FEMA Chief Joins Aerial Survey of Tennessee

Craig Fugate, the administrator of the Federal Emergency Management Agency, was one of the officials who flew over flooded parts of Tennessee Monday. He says it will be hard to put a dollar value on the damage.

“You know, it’s bad, and my experience tells me that with flood damages, because you’re so focused on response, you’re still going to probably be several days in discovering how bad it is. But we’re not going to wait until everything is counted up. We’re going to act upon the governor’s request that he put in today.”

Governor Phil Bredesen actually handed the paperwork for a federal declaration of disaster status to the regional administrator for FEMA, Phil May. Fugate, the chief in D.C., says the agency will act expeditiously.

Disaster status helps to soften financial damages that follow such a natural event.
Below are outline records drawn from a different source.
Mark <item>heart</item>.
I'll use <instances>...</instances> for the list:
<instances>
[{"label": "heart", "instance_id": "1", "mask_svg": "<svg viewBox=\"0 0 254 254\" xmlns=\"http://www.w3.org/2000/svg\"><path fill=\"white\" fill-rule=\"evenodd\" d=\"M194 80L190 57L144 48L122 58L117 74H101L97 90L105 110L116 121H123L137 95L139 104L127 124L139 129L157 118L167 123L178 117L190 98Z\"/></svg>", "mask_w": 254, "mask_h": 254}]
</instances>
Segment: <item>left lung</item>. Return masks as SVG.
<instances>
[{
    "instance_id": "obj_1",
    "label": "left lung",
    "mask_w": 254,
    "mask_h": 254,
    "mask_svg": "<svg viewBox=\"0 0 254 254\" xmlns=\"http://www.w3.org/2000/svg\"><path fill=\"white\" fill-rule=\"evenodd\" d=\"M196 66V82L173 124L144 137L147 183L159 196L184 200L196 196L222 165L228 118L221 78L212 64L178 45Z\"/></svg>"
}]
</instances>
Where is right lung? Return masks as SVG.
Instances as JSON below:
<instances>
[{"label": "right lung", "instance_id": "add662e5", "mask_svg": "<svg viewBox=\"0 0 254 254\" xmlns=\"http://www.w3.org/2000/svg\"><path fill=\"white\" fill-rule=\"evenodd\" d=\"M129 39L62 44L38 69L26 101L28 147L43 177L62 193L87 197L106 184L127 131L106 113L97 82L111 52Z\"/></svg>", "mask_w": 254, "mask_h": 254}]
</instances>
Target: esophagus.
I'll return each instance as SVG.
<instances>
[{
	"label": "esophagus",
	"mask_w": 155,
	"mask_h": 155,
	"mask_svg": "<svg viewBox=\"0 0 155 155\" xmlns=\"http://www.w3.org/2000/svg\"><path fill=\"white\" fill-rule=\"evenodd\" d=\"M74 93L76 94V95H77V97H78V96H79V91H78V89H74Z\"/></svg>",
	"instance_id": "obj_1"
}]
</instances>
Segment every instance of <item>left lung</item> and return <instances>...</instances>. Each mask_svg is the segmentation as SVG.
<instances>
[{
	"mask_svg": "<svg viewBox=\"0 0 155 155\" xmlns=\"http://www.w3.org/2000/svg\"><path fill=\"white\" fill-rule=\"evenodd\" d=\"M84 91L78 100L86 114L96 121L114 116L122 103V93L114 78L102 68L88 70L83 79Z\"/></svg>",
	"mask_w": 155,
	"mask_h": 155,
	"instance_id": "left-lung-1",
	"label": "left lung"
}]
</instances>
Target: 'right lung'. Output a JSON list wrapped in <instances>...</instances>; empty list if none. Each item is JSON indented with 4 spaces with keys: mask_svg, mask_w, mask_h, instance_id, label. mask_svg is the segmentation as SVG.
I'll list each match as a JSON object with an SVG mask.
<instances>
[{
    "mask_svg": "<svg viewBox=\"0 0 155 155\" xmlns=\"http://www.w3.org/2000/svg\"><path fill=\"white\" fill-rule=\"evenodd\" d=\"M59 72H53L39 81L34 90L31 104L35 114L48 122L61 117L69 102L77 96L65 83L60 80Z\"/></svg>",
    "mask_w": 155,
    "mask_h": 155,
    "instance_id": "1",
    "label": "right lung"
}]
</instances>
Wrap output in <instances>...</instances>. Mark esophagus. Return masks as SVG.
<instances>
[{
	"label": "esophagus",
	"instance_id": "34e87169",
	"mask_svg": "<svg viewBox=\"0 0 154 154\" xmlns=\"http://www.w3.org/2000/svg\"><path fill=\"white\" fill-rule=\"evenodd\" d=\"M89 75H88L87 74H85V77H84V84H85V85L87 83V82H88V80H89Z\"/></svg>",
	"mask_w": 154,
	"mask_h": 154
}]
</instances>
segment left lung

Fugate says it offers access to not only to FEMA programs but also those from the Small Business Administration.

“That will provide assistance to people who had uninsured losses, but it also brings Small Business Administration disaster loans, and this is going to be really important for the business community, in that the FEMA grant programs only are for individuals, if that’s approved, but the small Business Administration disaster loans provide low-interest loans both for homeowners and for businesses impacted in this flood.”

The FEMA boss says he saw many industrial areas hit by the severe flooding on his flight in from the western part of the state.